La relation commerciale entre l’Union européenne et la Chine entre dans une nouvelle phase de turbulences. Une réunion extraordinaire des commissaires européens, tenue le 29 mai à Bruxelles, a abouti à un accord de principe sur un renforcement significatif des instruments de défense commerciale du bloc face aux importations chinoises. La réaction de Pékin n’a pas tardé : dès le lendemain, le ministère chinois du Commerce a promis des contre-mesures « résolues » si l’UE venait à mettre ses projets à exécution.
Bruxelles change de braquet
Lors de la réunion du 29 mai, le commissaire européen au Commerce Maroš Šefčovič a exposé aux membres du collège les raisons pour lesquelles l’Europe ne pouvait plus se permettre de rester sans réponse face à ce que Bruxelles qualifie de surcapacités industrielles chinoises. Selon le South China Morning Post, trois pistes ont été retenues comme prioritaires.
La première est la création d’un nouvel instrument obligeant les entreprises des secteurs stratégiques à diversifier leurs fournisseurs, réduisant ainsi leur dépendance aux chaînes d’approvisionnement chinoises. La deuxième prévoit un durcissement des règles en matière de marchés publics, afin de limiter l’accès des groupes chinois aux contrats publics européens. La troisième concerne l’extension des mesures de sauvegarde dans les secteurs les plus exposés à la concurrence chinoise.
Un groupe de cinq États membres, conduit par la France et comprenant l’Italie, l’Espagne, les Pays-Bas et la Lituanie, pousse activement pour que ces mesures soient formalisées avant le sommet des dirigeants européens des 18 et 19 juin. Des propositions détaillées sont attendues au cours du troisième trimestre 2025.

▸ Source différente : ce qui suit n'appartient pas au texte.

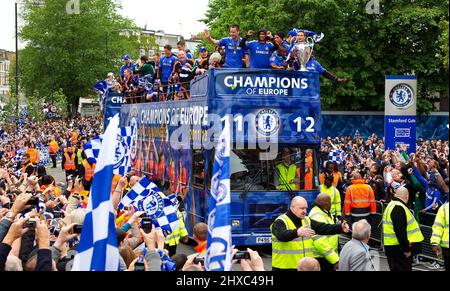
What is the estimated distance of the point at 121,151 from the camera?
1385 centimetres

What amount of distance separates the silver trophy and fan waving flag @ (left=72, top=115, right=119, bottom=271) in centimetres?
1083

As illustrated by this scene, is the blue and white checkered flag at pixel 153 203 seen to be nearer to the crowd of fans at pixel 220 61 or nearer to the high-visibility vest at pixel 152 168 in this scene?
the crowd of fans at pixel 220 61

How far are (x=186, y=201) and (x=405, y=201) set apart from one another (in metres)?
6.60

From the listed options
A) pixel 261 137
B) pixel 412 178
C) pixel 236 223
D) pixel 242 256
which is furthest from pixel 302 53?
pixel 242 256

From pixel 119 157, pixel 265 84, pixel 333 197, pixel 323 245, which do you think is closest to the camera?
pixel 323 245

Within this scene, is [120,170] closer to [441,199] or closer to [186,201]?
[186,201]

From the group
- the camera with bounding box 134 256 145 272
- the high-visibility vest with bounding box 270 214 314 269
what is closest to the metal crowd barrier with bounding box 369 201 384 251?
the high-visibility vest with bounding box 270 214 314 269

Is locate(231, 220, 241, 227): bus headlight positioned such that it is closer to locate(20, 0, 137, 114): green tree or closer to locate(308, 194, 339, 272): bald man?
locate(308, 194, 339, 272): bald man

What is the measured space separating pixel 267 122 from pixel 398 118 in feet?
26.9

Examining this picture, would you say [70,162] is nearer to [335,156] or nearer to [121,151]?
[335,156]

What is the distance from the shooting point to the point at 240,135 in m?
14.5

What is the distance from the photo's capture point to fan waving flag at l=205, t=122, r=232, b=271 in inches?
224

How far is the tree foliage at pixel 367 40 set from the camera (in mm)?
41875

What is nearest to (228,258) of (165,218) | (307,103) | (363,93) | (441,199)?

Pékin répond sur un ton ferme
Le ministère chinois du Commerce a réagi avec vigueur samedi, déclarant selon Bloomberg que « si l’UE insiste pour introduire unilatéralement de nouveaux instruments commerciaux et imposer des restrictions discriminatoires, la Chine prendra résolument des contre-mesures ». La télévision d’État chinoise a précisé que Pékin envisagerait notamment de lancer des enquêtes liées à la lutte contre la discrimination et à la sécurité des chaînes d’approvisionnement, ciblant directement l’instrument anti-surcapacités proposé par Bruxelles.
Ce type d’escalade n’est pas nouveau dans les relations sino-européennes. En 2024, la Chine avait déjà eu recours à des enquêtes commerciales ciblées pour faire pression sur l’UE, notamment sur le brandy et les produits à base de porc européens, en représailles à l’enquête bruxelloise sur les droits de douane applicables aux véhicules électriques made in China.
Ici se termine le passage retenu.